** start TASK MATERIAL **
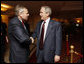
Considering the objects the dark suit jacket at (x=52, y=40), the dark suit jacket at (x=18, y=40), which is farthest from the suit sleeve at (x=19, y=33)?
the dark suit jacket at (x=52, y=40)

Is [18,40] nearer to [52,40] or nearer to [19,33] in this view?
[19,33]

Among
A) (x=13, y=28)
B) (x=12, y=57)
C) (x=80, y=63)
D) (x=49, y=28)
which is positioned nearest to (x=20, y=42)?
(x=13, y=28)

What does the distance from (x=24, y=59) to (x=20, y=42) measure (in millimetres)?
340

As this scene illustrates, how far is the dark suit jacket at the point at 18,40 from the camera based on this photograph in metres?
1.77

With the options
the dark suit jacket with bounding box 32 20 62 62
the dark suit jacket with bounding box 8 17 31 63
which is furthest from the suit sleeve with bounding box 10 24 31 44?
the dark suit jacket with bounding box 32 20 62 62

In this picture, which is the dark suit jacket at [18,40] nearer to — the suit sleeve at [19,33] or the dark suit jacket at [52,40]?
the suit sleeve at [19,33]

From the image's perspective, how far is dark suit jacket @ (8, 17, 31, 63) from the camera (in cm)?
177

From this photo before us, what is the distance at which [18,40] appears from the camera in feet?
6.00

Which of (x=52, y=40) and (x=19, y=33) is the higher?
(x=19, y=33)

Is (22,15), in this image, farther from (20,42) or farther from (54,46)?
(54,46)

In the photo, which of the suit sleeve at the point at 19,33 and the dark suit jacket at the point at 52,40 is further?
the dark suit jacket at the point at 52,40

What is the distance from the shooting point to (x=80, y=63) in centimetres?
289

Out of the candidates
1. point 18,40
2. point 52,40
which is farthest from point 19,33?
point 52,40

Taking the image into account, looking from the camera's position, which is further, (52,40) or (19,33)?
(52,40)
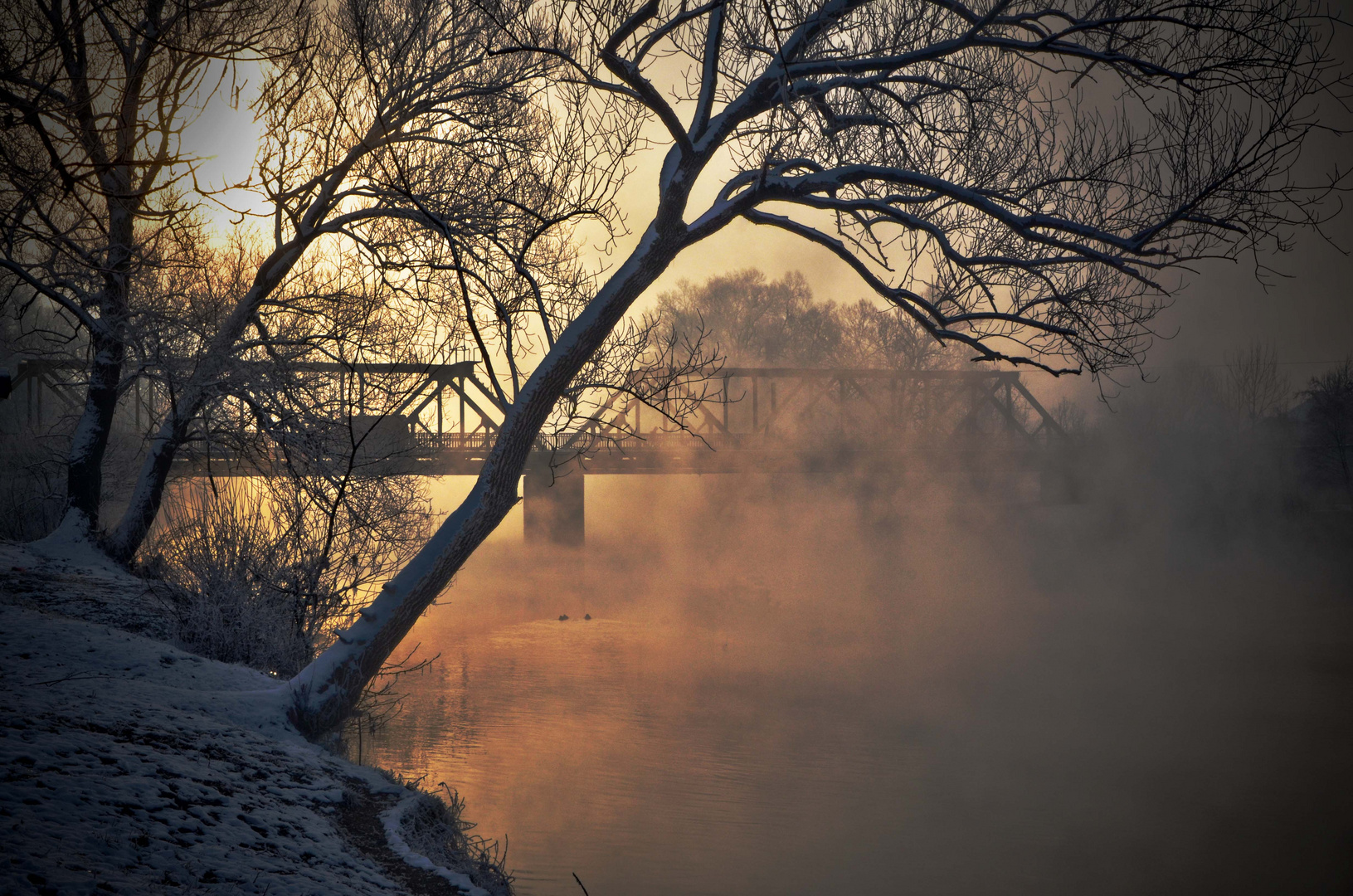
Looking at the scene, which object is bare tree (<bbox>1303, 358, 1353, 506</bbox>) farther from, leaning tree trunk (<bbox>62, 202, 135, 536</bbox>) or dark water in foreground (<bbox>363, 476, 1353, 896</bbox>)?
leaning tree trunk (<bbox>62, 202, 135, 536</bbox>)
** end TASK MATERIAL **
** start TASK MATERIAL **
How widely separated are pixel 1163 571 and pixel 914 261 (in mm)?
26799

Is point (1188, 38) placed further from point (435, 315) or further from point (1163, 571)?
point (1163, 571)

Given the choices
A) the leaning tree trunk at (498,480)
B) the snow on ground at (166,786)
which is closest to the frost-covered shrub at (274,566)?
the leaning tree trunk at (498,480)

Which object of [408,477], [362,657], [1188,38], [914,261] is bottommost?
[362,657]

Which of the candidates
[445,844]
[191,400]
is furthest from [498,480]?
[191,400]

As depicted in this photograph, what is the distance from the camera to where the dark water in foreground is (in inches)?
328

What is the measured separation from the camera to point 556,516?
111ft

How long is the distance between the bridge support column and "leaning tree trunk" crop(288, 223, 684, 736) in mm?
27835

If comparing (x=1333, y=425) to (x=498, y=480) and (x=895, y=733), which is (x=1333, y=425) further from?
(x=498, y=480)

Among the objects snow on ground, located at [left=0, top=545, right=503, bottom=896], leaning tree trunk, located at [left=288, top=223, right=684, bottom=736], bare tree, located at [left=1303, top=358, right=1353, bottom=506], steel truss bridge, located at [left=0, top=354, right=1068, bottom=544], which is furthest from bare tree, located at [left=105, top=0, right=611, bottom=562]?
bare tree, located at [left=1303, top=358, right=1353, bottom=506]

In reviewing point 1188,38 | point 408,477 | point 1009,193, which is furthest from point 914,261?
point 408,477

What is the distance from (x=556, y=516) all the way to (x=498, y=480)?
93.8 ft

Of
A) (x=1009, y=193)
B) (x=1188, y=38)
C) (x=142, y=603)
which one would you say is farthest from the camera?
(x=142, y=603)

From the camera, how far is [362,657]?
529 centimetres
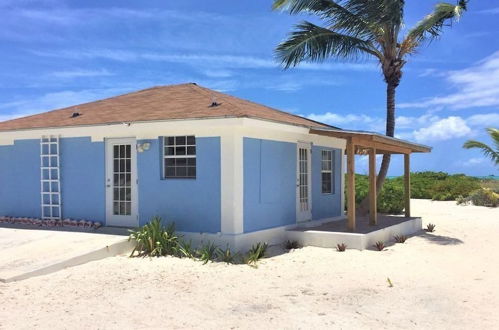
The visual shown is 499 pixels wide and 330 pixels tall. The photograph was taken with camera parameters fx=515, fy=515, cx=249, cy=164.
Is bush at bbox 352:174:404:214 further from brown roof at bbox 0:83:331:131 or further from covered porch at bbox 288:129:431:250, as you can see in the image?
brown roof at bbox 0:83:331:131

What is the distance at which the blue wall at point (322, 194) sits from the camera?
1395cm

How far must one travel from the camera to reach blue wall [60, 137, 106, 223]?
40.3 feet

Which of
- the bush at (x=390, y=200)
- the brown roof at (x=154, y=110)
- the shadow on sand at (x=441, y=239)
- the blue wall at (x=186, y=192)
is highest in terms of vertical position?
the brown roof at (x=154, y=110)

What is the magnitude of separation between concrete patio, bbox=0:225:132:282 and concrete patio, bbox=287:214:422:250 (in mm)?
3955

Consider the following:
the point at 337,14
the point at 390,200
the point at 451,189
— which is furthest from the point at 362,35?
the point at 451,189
** end TASK MATERIAL **
THE PROBLEM.
Show, copied in full, every line of the records above that contains the word "suit".

WRITTEN SOLUTION.
Considering the objects the dark suit jacket at (x=52, y=40), the dark suit jacket at (x=18, y=40), which is farthest from the suit sleeve at (x=19, y=33)?
the dark suit jacket at (x=52, y=40)
As this scene illustrates, how far is the dark suit jacket at the point at 18,40 from the camera based on this photograph in metres?
the dark suit jacket with bounding box 32 20 62 62
the dark suit jacket with bounding box 8 17 31 63
which is furthest from the suit sleeve with bounding box 10 24 31 44?
the dark suit jacket with bounding box 32 20 62 62
In this picture, which is the dark suit jacket at [18,40] nearer to — the suit sleeve at [19,33] or the dark suit jacket at [52,40]?
the suit sleeve at [19,33]
From the image's perspective, how far is dark suit jacket @ (8, 17, 31, 63) from the camera (in cm)?
In the photo, which of the suit sleeve at the point at 19,33 and the dark suit jacket at the point at 52,40 is further?
the dark suit jacket at the point at 52,40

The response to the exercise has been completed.